Thanksgiving is a time when the topic of gratitude tends to surface. We are encouraged to give to those in need and in doing so it helps us to feel a sense of connection to others while also helping us recognize all that we have in our own lives. We try and appreciate all that we have and open our hearts to the people around us.
If you are not familiar with the benefits of gratitude, let me enlighten you! The positive benefits of gratitude are endless! Research has shown that gratitude can help you achieve your goals, help you feel more optimistic, when practiced regularly it can increase your level of happiness and decrease depressive symptoms. Additionally it has also been shown to boost your romantic relationship as well as improve your work environment!
That’s great news for adults but what about our kids?

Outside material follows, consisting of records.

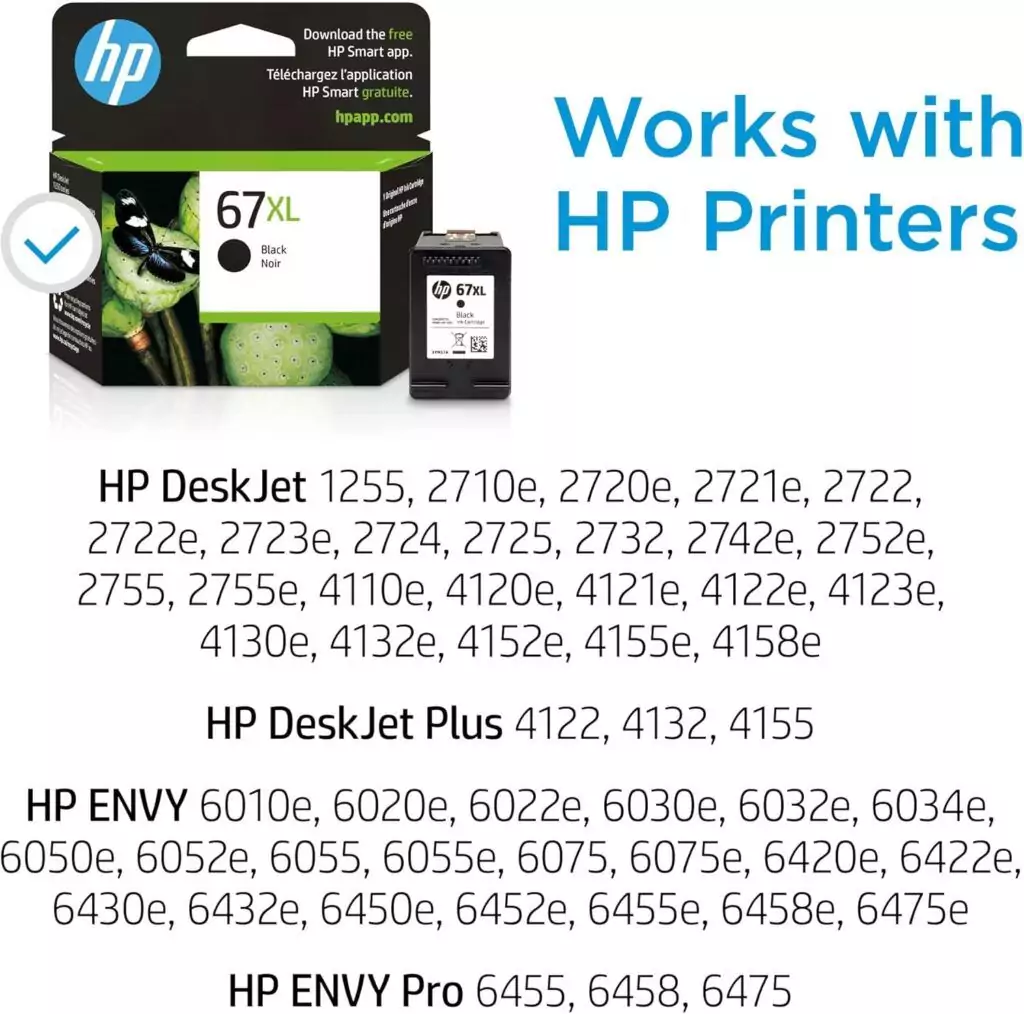 HP 67XL Black High Yield Ink Cartridge optimizes printing for DeskJet and Envy printers, ideal for educational environments.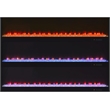 Pemberly Row TV Stand Fireplace with Bluetooth Speaker in Gray High Gloss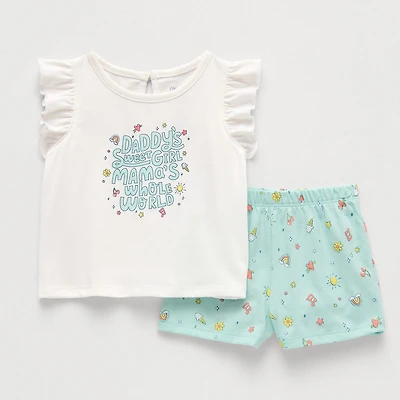 Okie Dokie Baby Girls 2-pc. Short Set
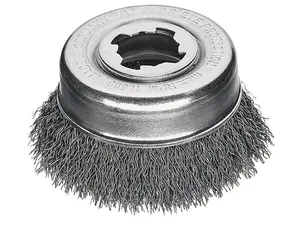 Lessmann 423.16X X-Lock Crimped Cup Steel Brush 85mm Non Spark LES42316X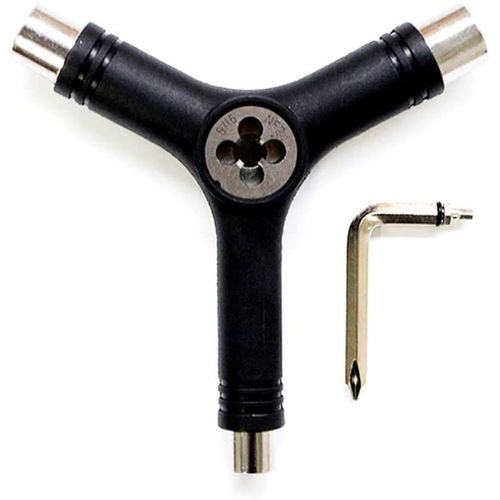 Outils De Skate, Outils De Skateboard Multifonction En Forme De T, Avec Cl Allen Avec Tournevis Cruciforme En L, Utilis Pour Le Dbogage Et La Maintenance Du Skateboard Noir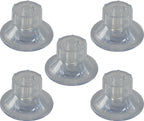 Saugnapf "Fix 47" mit Schraube, rostfrei 5er Pack, Kunststoff,transparent, Ø47mm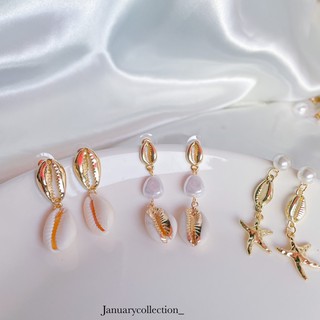 Shell earring collections ต่างหูหอย ไปทะเล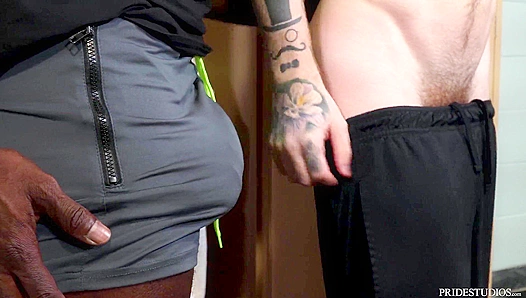 Aarons Locker Dominance: Stretching Him Wide with Massive Cock – 18+
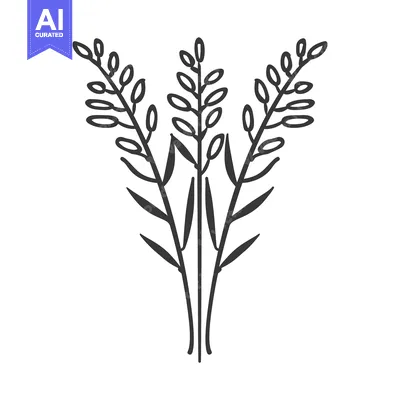 Popular premium asset: Three stylized branches with rounded leaves.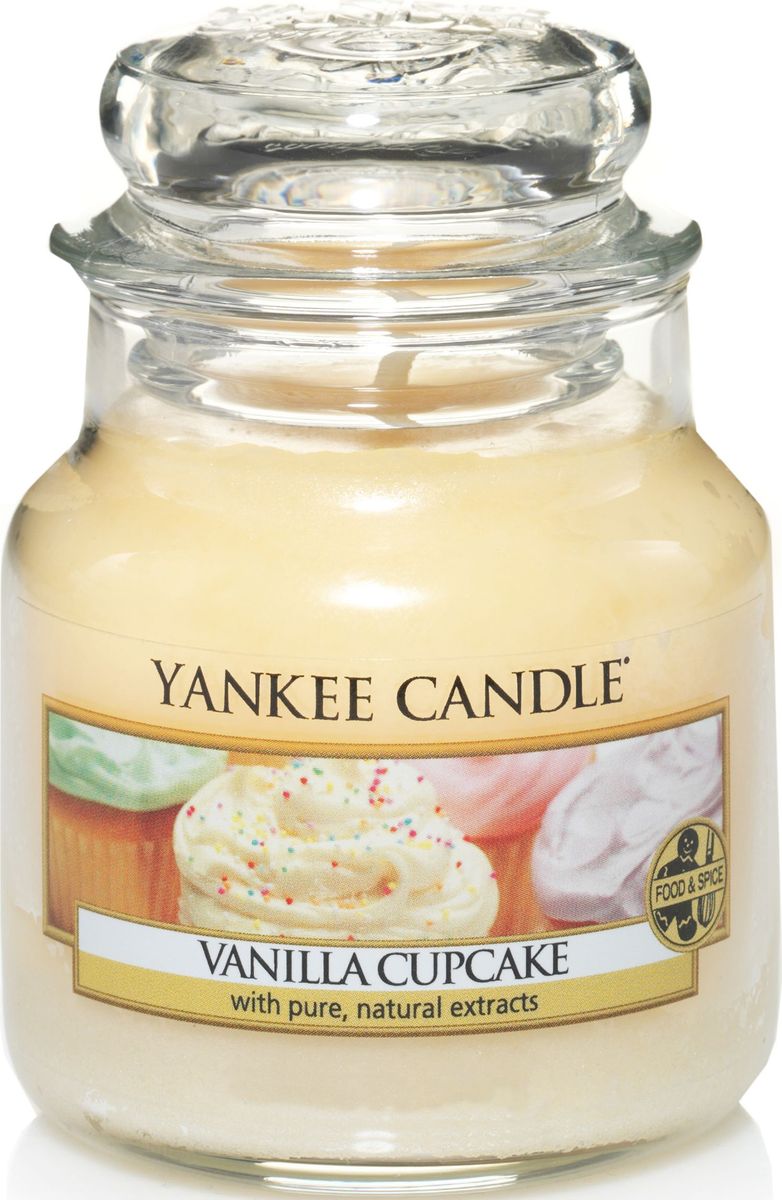 фото Ароматическая свеча Yankee Candle "Ванильный кекс / Vanilla Cupcake", 25-45 ч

It turns out that when kids practice gratitude they have positive outcomes too! According to research, when kids practice regular gratitude it can increase their positive emotions and optimism, decrease their negative emotions and physical symptoms and makes them feel more satisfied with life in general!

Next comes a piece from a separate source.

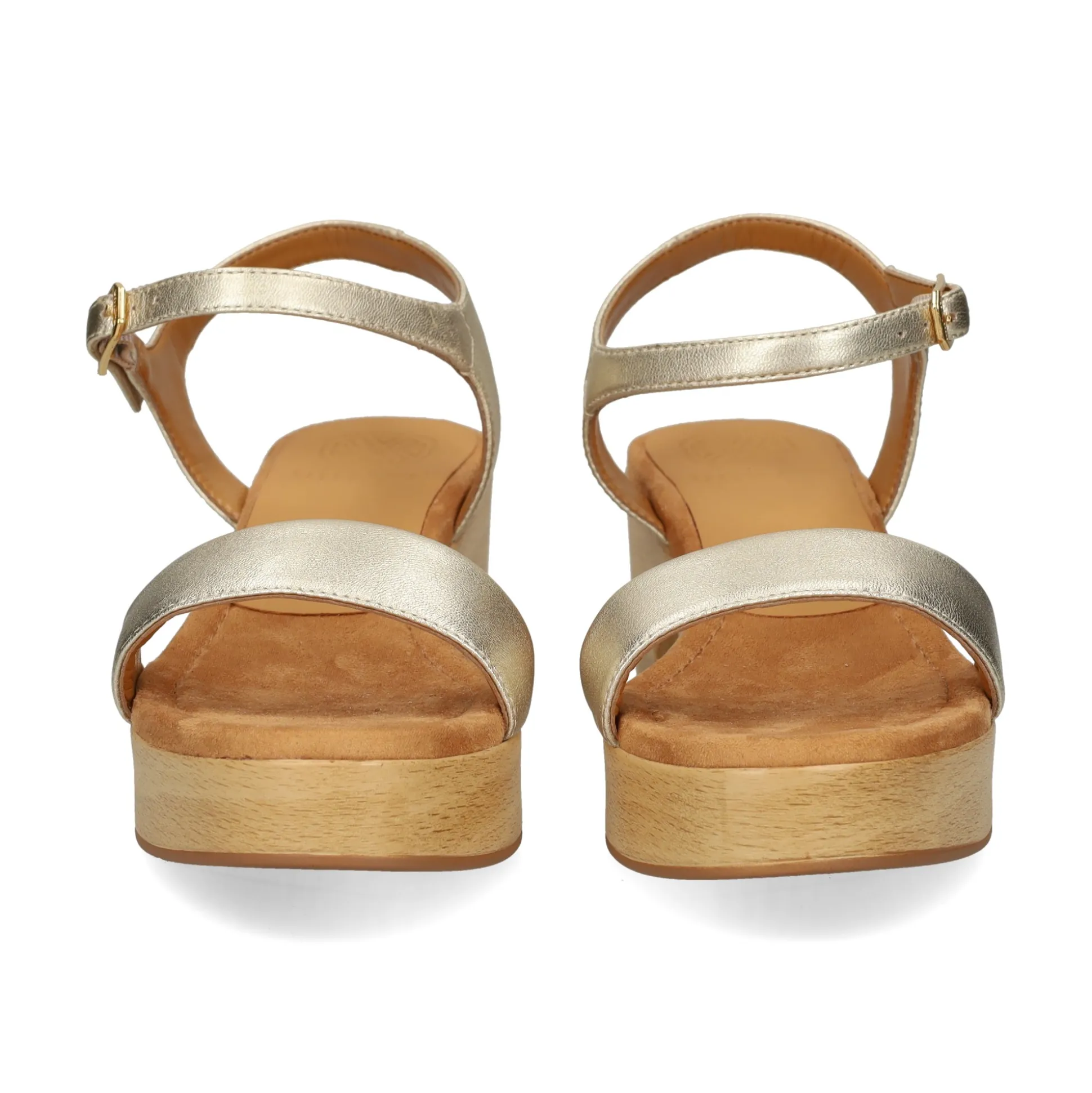 UNISA Sandalias con plataforma de Mujer IRITA_25_LMT PLATINO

1. Keep a family gratitude journal: Take a minute or two each day and have everyone share something that they are thankful for. Writing it down actually makes a huge difference in helping kids develop a positive mindset. Help little ones with suggestions – a favorite toy, spending time with grandma or grandpa, getting a ride to school instead of having to take the bus! Help them to steer away of just material focused items.

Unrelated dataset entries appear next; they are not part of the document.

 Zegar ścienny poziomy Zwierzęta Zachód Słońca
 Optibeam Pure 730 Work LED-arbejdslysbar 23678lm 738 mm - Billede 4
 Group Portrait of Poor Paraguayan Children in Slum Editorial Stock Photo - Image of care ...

2. Be a grateful parent: As always, practice what you preach! Take time to tell your kids what you love about them. Maybe it’s their smile, their laugh, their ability to be flexible and understanding or their ability to take risks – whatever it is when you let them know they will feel good about themselves.
3. Teach them the value of money and hard work: It’s important for kids to learn the value of money and hard work. They should always help earn their keep. When they pitch in they gain patience in learning how to save, restraint in not buying something else they want instead, and encourages them to appreciate what they have.
4. Write thank-you notes: Help kids to recognize all of the ways in which people in their lives help them. Send a thank you note to a teacher who was supportive throughout the year, a soccer coach, a babysitter, a bus driver or aunt or uncle. Through this you are teaching your kids to appreciate what they have, what others do for them, and the positive benefits of recognizing others for their generosity.
5. Encourage them to give back: As adults we know how it feels to help someone out but kids might not. Help them figure out some things that they can do to help others. Maybe they can rake leaves, take an elderly neighbors dog for a walk, donate an old toy to a child in need or bake something special for a sick friend. With the help of their parents kids can also make silly videos on a phone and send it to a family member or friend who had a tough day. The more you can help them utilize their own creativity, talents and skills to pay it forward the better!